La G316 X 98 adotta un formato al 98%, una scelta progettuale che conserva il fondamentale tastierino numerico riducendo al minimo l'ingombro laterale, così da lasciare più spazio ai movimenti del mouse. La struttura è interamente in plastica con finitura opaca, una soluzione che garantisce un buon colpo d'occhio e mantiene il peso complessivo intorno agli 880 grammi. Particolarmente curata la dotazione estetica e funzionale: spiccano un potenziometro rotativo per il volume, un piccolo display LED a matrice di punti per lo stato di sistema e una generosa banda luminosa RGB frontale (LIGHTSYNC).

Sotto la scocca troviamo un montaggio gasket con strati fonoassorbenti in silicone e schiuma, pensato per smorzare le vibrazioni e restituire un profilo acustico solido e privo di fastidiosi rintocchi metallici. La connettività è esclusivamente cablata via USB-C, una scelta mirata a eliminare qualsiasi latenza e a garantire un polling rate nativo di ben 8.000 Hz, ideale per le sessioni di gioco più competitive.

Cosa conta davvero

  • Layout ISO ITA nativo: un dettaglio imprescindibile per il pubblico italiano, che evita il fastidio di adattarsi a disposizioni estere o keycap aftermarket.
  • PCB hot-swappable: la scheda è compatibile con switch a 3 e 5 pin, permettendo di sostituire facilmente gli interruttori originali senza saldature.
  • Switch tattili Long Hua: i tasti montati di serie offrono una forza di attuazione di 55 grammi e una corsa netta, ottimi sia per digitare che per giocare, pur richiedendo un minimo di abitudine per chi preferisce i lineari.
  • Personalizzazione software: tramite l'applicazione G HUB è possibile sfruttare il sistema KeyControl per assegnare fino a 15 funzioni differenti per singolo tasto su tre layer distinti.
  • Keycap in PBT double shot: i copritasti resistono all'usura del tempo e lasciano filtrare la retroilluminazione RGB per singolo tasto senza sbiadire.

Per chi ha senso — e per chi no

Questa periferica è consigliata a chi cerca una tastiera meccanica concreta, dotata del layout italiano e di un sistema di ammortizzazione acustica superiore alla media delle soluzioni commerciali. È perfetta per chi apprezza il feedback tattile deciso e desidera un prodotto capace di evolversi nel tempo grazie alla compatibilità hot-swap, senza dimenticare l'utilità del tastierino numerico nelle attività quotidiane e lavorative.
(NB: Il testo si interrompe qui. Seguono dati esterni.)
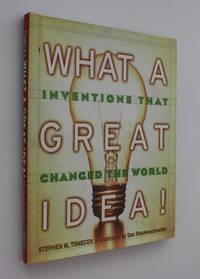 What a Great Idea!: Inventions That Changed the World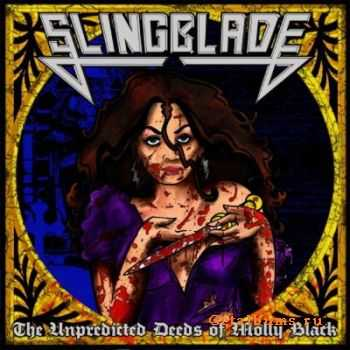 SlingBlade - The Unpredicted Deeds of Molly Black (2011)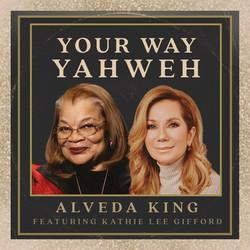 your-way-yahweh-alveda-king-kathie-lee-g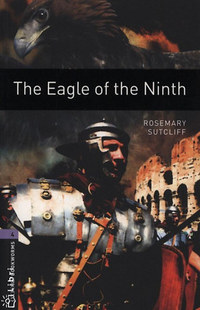 Rosemary Sutcliff: The Eagle of the Ninth - Oxford Bookworms 4 -  (Könyv)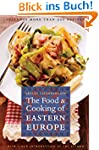 The Food and Cooking of Eastern Europ...
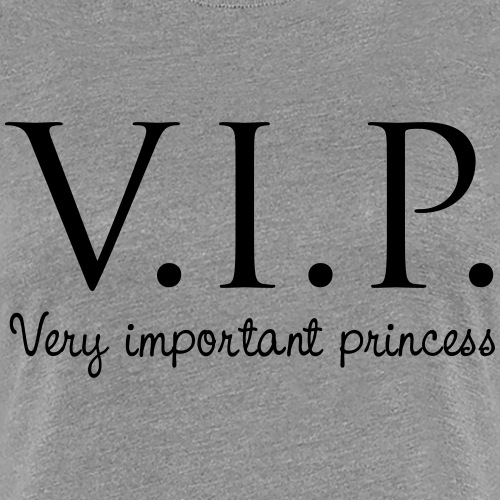 very important princess - Frauen Premium T-Shirt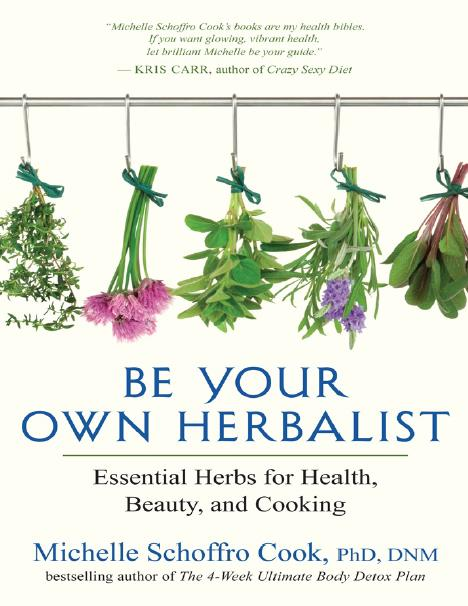Be your Own Herbalist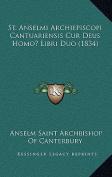 St. Anselmi Archiepiscopi Cantuariensis Cur Deus Homo? Libri Duo  [LAT]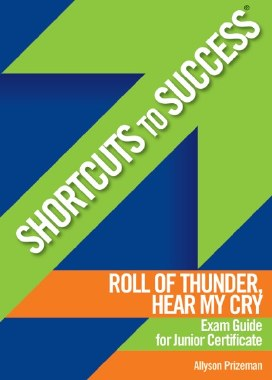 Shortcuts to Success Roll Of Thunder Hear My Cry Exam Guide Junior Cert Gill and MacMillan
Non fa per chi cerca la massima pulizia estetica da ufficio — il design rimane marcatamente gaming, arricchito da animazioni e luci vistose — o per chi pretende la totale assenza di cavi sulla scrivania. Allo stesso modo, chi predilige esclusivamente interruttori lineari di serie dovrà mettere in conto una spesa extra per sostituire i componenti tattili preinstallati, dato che Logitech non propone alternative lineari con il layout italiano.
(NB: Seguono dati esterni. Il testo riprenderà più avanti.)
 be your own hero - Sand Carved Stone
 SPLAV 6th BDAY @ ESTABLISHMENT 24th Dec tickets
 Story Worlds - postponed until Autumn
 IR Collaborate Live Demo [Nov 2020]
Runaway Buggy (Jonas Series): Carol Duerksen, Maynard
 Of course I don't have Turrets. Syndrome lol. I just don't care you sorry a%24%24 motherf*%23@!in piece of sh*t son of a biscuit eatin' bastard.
Come si posiziona nella categoria

Nel panorama delle tastiere meccaniche di fascia media, la G316 X 98 si distingue per un rapporto qualità-prezzo particolarmente aggressivo in relazione alle specifiche offerte. Integra tecnologie solitamente riservate a segmenti più costosi, come il polling rate elevato e l'architettura fonoassorbente, ponendosi un gradino sotto le ammiraglie più blasonate ma superando nettamente la concorrenza economica per cura dei dettagli e stabilità strutturale. Per approfondire le alternative disponibili sul mercato, vi invitiamo a consultare la nostra sezione dedicata ai componenti PC e periferiche.

Domande frequenti

Quali sono le caratteristiche principali del formato della tastiera Logitech G G316 X 98?

La tastiera adotta un formato al 98% che conserva il tastierino numerico riducendo l'ingombro laterale e pesa circa 880 grammi grazie alla struttura in plastica con finitura opaca.
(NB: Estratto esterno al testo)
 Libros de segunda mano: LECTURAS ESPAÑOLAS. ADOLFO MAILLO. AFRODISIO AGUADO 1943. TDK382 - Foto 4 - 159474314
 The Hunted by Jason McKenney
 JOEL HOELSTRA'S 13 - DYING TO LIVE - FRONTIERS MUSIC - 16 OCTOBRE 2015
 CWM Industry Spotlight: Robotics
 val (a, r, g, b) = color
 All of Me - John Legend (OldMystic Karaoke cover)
Come è gestita la connettività e quali prestazioni offre in gioco?

La connettività è esclusivamente cablata tramite USB-C per eliminare la latenza e garantire un polling rate nativo di 8.000 Hz. Questa scelta assicura la massima reattività nelle sessioni di gioco più competitive.

Quali opzioni di personalizzazione offrono i tasti e il software della tastiera?

La tastiera è dotata di un PCB hot-swappable compatibile con switch a 3 e 5 pin e di copritasti in PBT double shot. Tramite l'applicazione G HUB è inoltre possibile sfruttare il sistema KeyControl per assegnare fino a 15 funzioni per singolo tasto su tre layer.